Goal of the exercise: Repeat, word for word, each of the records shown below, without their pictures.
....
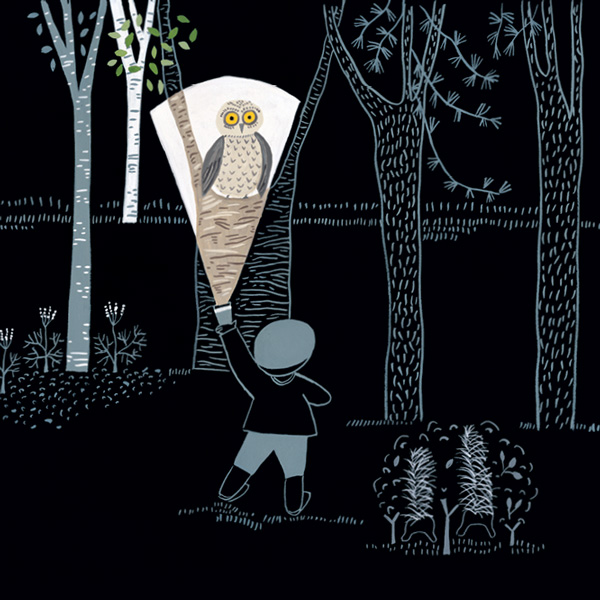Flashlight: A Whimsical Wordless Story about Curiosity and Wonder ...
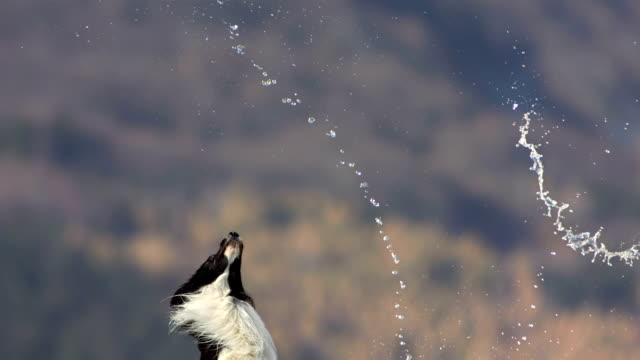 HD Super Slow-Mo: Dog Catching Water Droplets
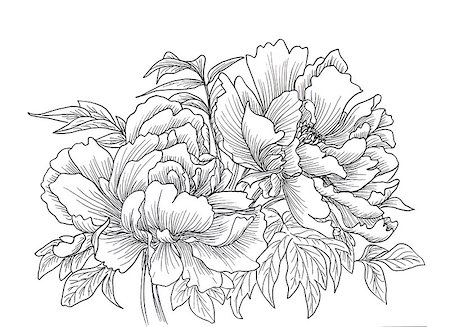 Beautiful hand drawn illustration of peony isolated on white background. Stock Photo - Budget Royalty-Free & Subscription, Code: 400-08572478
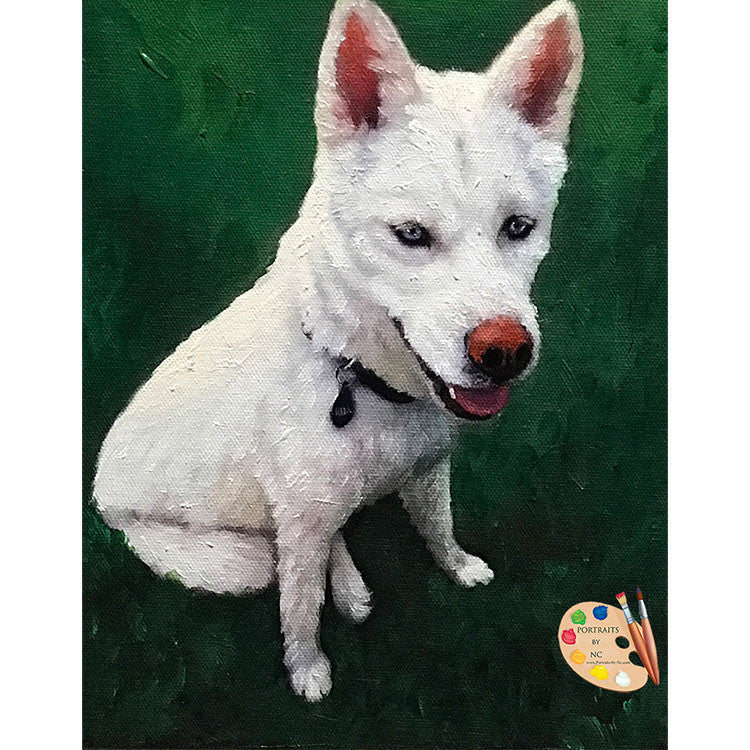 Siberian Husky Dog Painting 555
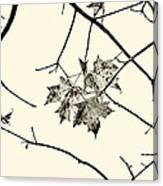 Colorless Autumn Canvas Print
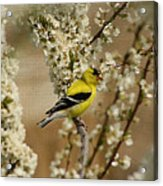 Male Finch In Blossoms Acrylic Print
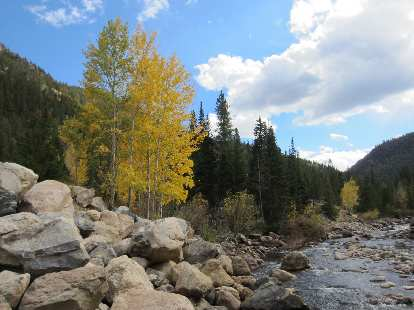 Aspens along the Poudre River, where we went in for a dip.
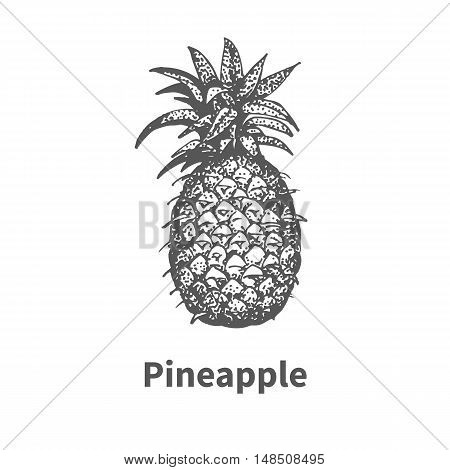 Vector illustration doodle black and white hand-drawn pineapple. Isolated on white background. The concept of harvesting. Vintage style. Fruit with the inscription.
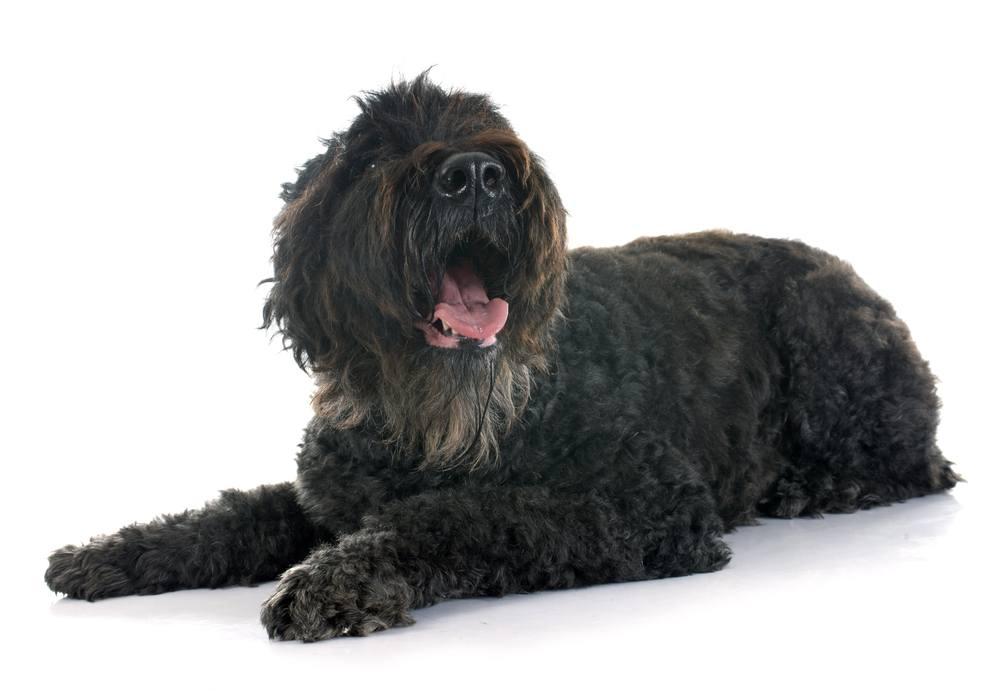 Boiadeiro da Flandres cão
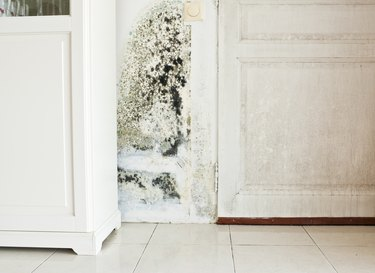 Does Your Homeowners Insurance Cover Mold Damage?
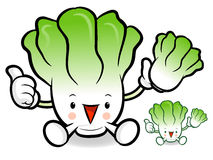 Napa cabbage characters to promote Vegetable selling. Vegetable Royalty Free Stock Photography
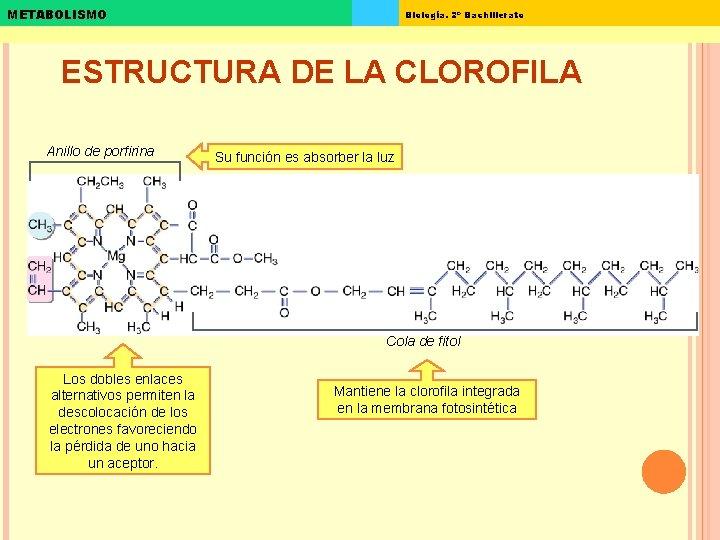 METABOLISMO Biología. 2º Bachillerato ESTRUCTURA DE LA CLOROFILA Anillo de porfirina Su función es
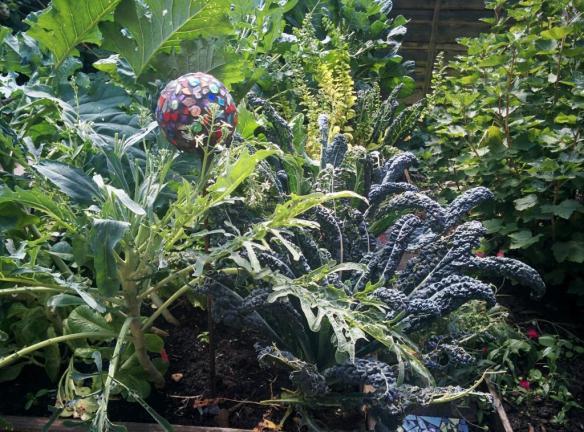 cgn garden 22 July (6)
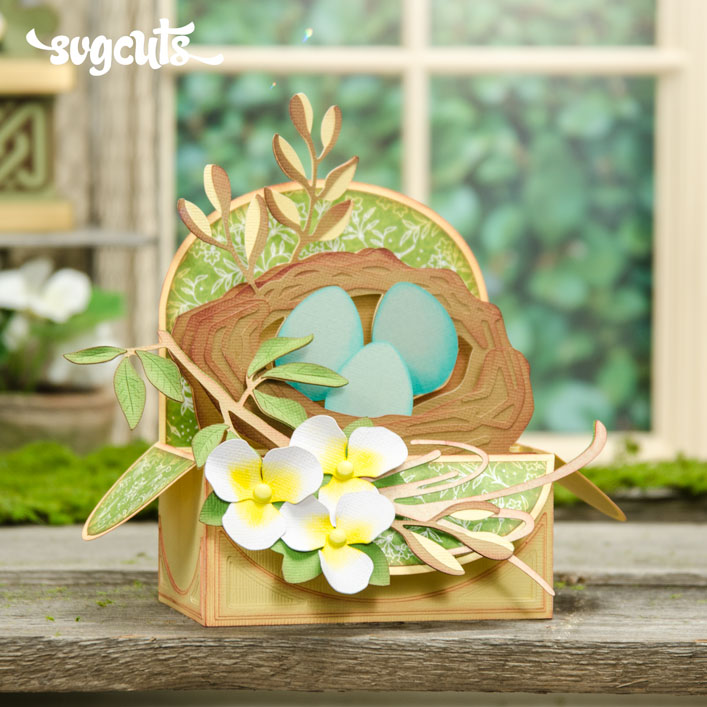 Bird's Nest Box Card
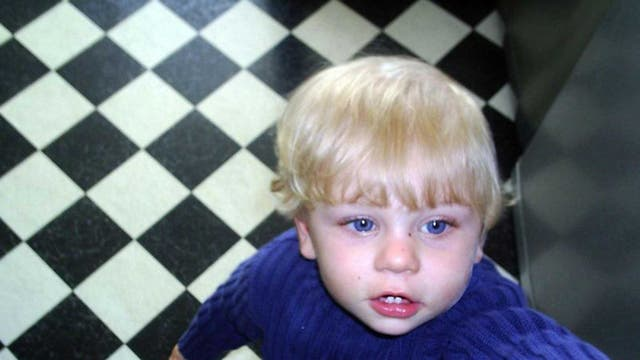 Failures: Haringey Council was at the centre of the deaths of Baby Peter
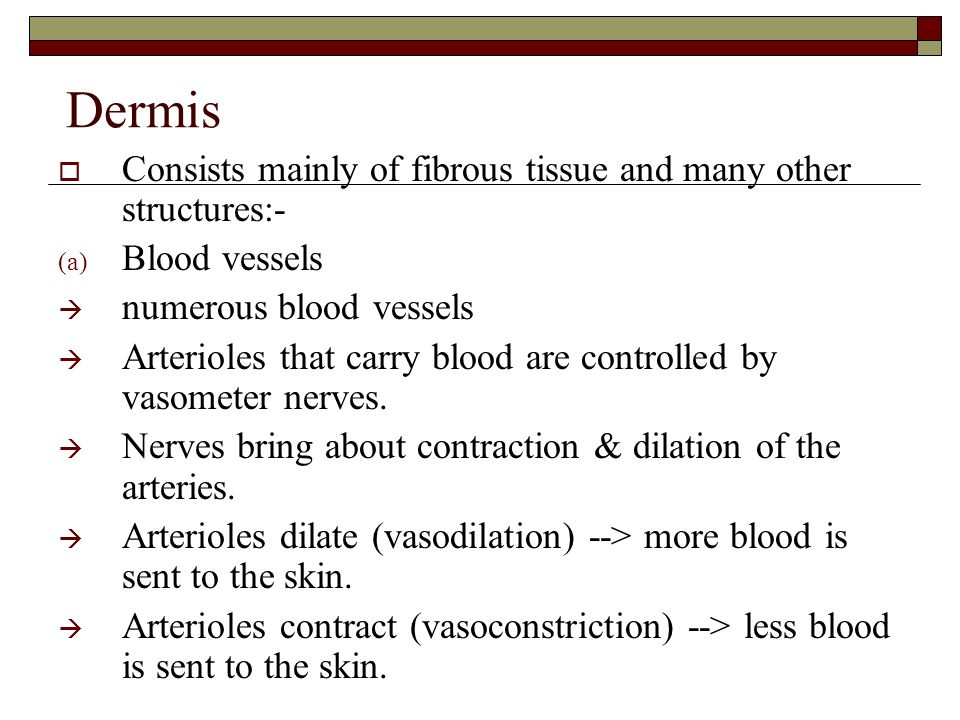 Dermis Consists mainly of fibrous tissue and many other structures:-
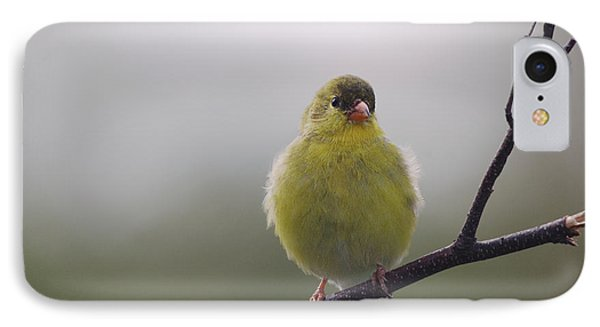IPhone Case featuring the photograph Goldfinch Puffball by Susan Capuano
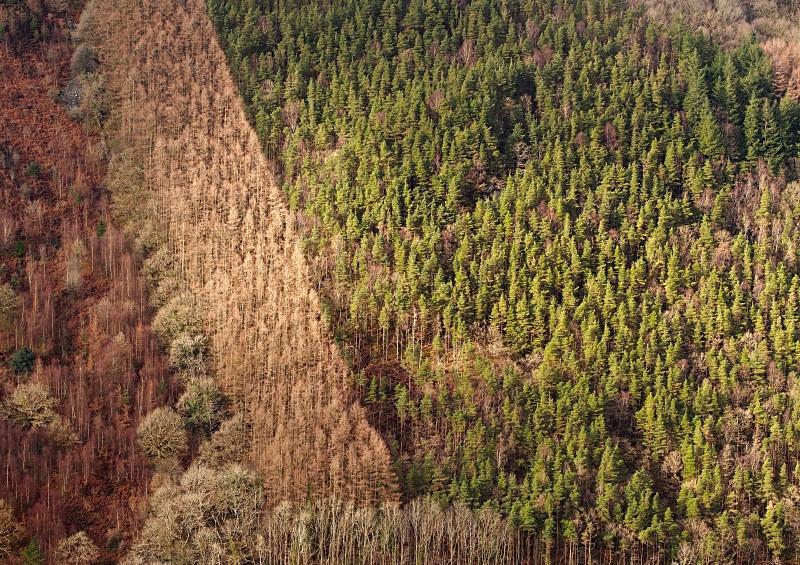 Industrial forestry, Dolgellau - Rural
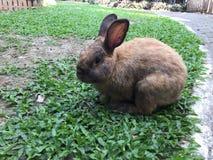 coniglio marrone Immagini Stock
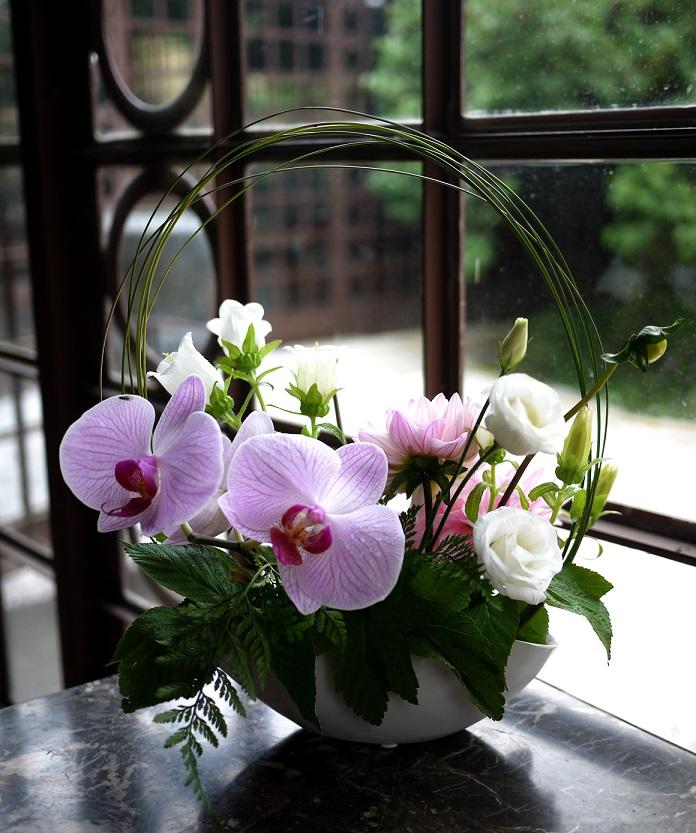 orchidée, freesia, lisianthus,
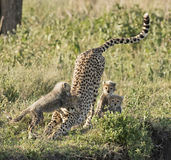 Cheetah with cubs Royalty Free Stock Photography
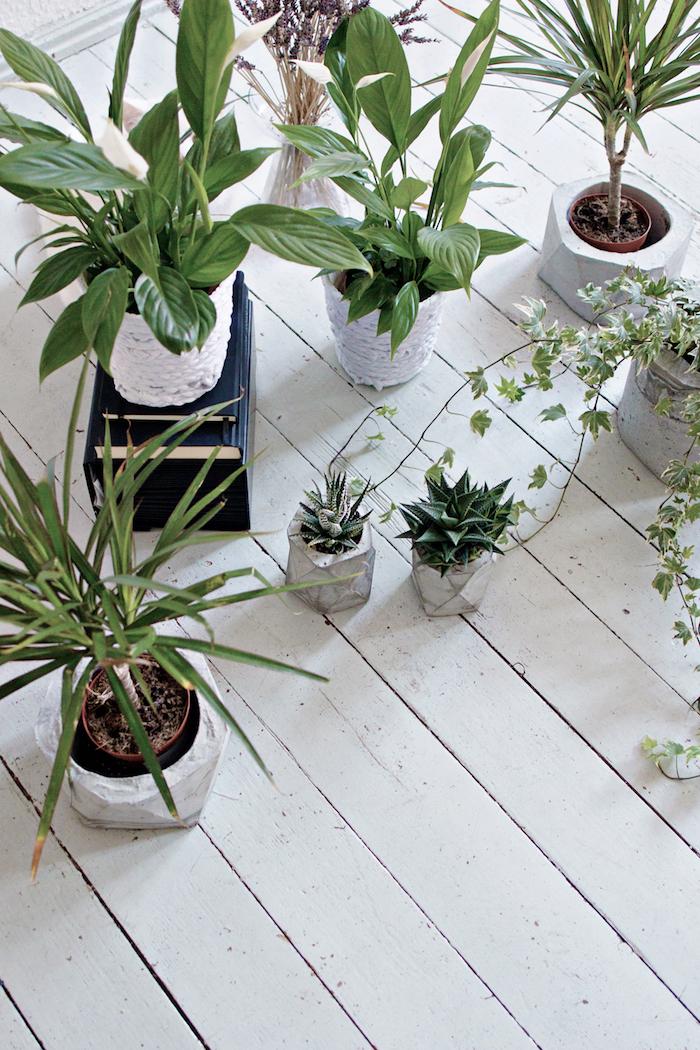 ein boden aus einem weißen holz und viele kleine und große blumentöpfe mit grünen pflanzen und mit vielen langen weißen streifen aus einem geschnittenen alten t-shirt, recycling basteln diy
....
Answer box:
Flashlight: A Whimsical Wordless Story about Curiosity and Wonder ...
 HD Super Slow-Mo: Dog Catching Water Droplets
 Beautiful hand drawn illustration of peony isolated on white background. Stock Photo - Budget Royalty-Free & Subscription, Code: 400-08572478
 Siberian Husky Dog Painting 555
 Colorless Autumn Canvas Print
 Male Finch In Blossoms Acrylic Print
 Aspens along the Poudre River, where we went in for a dip.
 Vector illustration doodle black and white hand-drawn pineapple. Isolated on white background. The concept of harvesting. Vintage style. Fruit with the inscription.
 Boiadeiro da Flandres cão
 Does Your Homeowners Insurance Cover Mold Damage?
 Napa cabbage characters to promote Vegetable selling. Vegetable Royalty Free Stock Photography
 METABOLISMO Biología. 2º Bachillerato ESTRUCTURA DE LA CLOROFILA Anillo de porfirina Su función es
 cgn garden 22 July (6)
 Bird's Nest Box Card
 Failures: Haringey Council was at the centre of the deaths of Baby Peter
 Dermis Consists mainly of fibrous tissue and many other structures:-
IPhone Case featuring the photograph Goldfinch Puffball by Susan Capuano
 Industrial forestry, Dolgellau - Rural
 coniglio marrone Immagini Stock
 orchidée, freesia, lisianthus,
 Cheetah with cubs Royalty Free Stock Photography
 ein boden aus einem weißen holz und viele kleine und große blumentöpfe mit grünen pflanzen und mit vielen langen weißen streifen aus einem geschnittenen alten t-shirt, recycling basteln diy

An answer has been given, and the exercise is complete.